(Exercise text)
A man sentenced to federal prison for making death threats against three Kansas City judges was allowed to leave a Leavenworth hospital last week because its staff were unaware that he was still technically in the custody of the U.S. Bureau of Prisons, a spokesman for the hospital said Monday.

Bruce DeWayne Jensen, 44, was apprehended in Independence on Sunday night — four days after he was allowed to walk away from St. John Hospital. Jensen had been transferred to Grossman Residential Reentry Center, a federally contracted halfway house in Leavenworth, on the same day he fled federal custody, according to a recent criminal complaint.

Court records show Jensen was taken to St. John Hospital by halfway house staff on May 12 around 1 p.m. “in search of psychological treatment.” Two hours later, the halfway house contacted the hospital to check on Jensen’s condition. That’s when they learned hospital staff had discharged Jensen and advised him to walk to a nearby community center, court records said.

Jensen never showed up at the community center. By the following day, the U.S. Marshals Service began asking for public assistance to help find him. Members of the public were warned not to interact with Jensen as he was described as having “suicidal thoughts, mental health concerns, and violent tendencies.”

Sam Allred, a spokesman for the hospital, said St. John takes the safety of its staff and community very seriously. He said staff were not contacted by the halfway house prior to Jensen’s arrival and were completely unaware of his status as a prisoner, saying the hospital has a strict policy for handling such patients.

[Dataset entries]
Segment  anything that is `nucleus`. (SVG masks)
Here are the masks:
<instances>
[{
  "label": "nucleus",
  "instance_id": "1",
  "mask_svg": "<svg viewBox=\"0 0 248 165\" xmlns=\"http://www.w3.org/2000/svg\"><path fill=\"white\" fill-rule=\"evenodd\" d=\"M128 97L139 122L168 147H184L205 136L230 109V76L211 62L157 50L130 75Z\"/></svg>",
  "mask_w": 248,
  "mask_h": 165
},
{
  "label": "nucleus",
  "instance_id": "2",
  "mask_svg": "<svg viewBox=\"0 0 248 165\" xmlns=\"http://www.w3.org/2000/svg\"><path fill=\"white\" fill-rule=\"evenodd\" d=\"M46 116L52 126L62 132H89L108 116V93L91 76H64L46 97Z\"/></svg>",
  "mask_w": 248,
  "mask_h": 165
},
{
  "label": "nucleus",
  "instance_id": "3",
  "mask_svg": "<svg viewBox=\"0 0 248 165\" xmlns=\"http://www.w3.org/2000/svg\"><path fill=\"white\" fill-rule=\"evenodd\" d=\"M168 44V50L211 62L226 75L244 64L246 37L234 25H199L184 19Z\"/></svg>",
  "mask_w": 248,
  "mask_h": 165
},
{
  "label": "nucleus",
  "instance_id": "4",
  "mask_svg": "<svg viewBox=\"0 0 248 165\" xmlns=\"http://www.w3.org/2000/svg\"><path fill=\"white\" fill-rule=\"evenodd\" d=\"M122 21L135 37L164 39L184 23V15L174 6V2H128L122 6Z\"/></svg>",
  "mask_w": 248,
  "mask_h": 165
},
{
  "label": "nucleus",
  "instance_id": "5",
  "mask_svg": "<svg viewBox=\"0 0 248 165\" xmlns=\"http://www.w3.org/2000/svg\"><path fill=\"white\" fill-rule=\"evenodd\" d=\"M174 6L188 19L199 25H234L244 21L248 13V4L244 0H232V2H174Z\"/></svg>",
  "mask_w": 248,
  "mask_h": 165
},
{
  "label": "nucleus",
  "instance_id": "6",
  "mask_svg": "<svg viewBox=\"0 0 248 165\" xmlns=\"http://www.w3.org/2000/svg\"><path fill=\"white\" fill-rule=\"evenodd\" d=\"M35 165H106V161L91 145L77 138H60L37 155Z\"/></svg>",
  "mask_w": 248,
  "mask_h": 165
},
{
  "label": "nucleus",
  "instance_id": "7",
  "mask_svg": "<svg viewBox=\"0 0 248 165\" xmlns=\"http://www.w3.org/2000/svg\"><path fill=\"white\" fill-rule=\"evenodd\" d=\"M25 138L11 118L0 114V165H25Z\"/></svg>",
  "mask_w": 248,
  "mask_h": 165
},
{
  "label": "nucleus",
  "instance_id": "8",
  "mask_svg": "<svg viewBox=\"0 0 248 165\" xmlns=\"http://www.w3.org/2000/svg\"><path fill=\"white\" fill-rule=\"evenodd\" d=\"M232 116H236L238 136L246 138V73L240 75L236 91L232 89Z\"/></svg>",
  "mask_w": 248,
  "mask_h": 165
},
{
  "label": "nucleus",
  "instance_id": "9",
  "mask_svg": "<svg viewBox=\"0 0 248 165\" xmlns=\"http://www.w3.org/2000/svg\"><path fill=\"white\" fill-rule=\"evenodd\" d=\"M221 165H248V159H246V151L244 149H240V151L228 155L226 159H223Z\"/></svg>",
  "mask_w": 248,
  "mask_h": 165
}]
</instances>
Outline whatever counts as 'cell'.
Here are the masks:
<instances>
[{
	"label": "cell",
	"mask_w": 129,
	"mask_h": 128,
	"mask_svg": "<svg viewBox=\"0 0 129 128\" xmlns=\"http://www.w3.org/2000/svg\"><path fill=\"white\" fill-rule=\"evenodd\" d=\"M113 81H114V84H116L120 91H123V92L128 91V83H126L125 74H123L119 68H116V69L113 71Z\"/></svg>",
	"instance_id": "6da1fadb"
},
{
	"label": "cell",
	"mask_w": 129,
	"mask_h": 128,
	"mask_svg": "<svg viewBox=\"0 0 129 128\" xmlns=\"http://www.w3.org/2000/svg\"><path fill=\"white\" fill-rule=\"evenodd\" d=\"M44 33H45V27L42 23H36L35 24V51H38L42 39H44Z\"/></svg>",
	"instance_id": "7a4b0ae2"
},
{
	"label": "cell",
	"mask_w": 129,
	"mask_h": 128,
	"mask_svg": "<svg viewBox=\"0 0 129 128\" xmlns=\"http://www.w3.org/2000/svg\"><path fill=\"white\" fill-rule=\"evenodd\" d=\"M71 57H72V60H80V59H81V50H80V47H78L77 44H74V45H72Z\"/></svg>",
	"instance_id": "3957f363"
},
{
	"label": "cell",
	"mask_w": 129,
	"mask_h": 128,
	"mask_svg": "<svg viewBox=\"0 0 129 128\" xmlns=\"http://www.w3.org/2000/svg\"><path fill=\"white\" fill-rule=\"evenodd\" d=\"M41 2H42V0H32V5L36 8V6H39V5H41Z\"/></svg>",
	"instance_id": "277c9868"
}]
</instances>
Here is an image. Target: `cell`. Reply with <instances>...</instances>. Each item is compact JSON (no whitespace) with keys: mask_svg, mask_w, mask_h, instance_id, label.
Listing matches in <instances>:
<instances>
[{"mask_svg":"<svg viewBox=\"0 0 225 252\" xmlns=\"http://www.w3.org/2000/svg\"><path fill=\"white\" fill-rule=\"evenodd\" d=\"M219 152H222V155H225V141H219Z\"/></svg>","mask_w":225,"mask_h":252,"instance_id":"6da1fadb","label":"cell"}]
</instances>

(Assigned task) Proceed with the news report on the escaped federal prisoner, picking up after its final sentence.

(Answer for the task)
“If someone’s in law enforcement custody, they bring that patient to us in custody and we require that guards stay with that person the whole time,” Allred said. “This gentleman showed up on his own, so there was no way for us to know that he was or was not in any type of a custody situation.”

“As far as we knew, he was just like anybody else coming off the street,” Allred added. “So we treated him that way.”

Jensen pleaded guilty in 2017 of sending death threats to three federal judges by U.S. mail. He was sentenced to seven years in the U.S. Penitentiary in Leavenworth. He made similar threats in earlier cases, court records show.

“When I get out of jail I’m going to kill your whole family then kill you as well,” Jensen wrote in a 2016 letter. “This is because of all the convicts you sent to prison.”

In another, he told the judge: “Enjoy what little life you got left before I get out.”

Jensen was transferred to the halfway house as a precondition for his scheduled release on May 28, court records said. He now faces new criminal charges for escaping federal custody.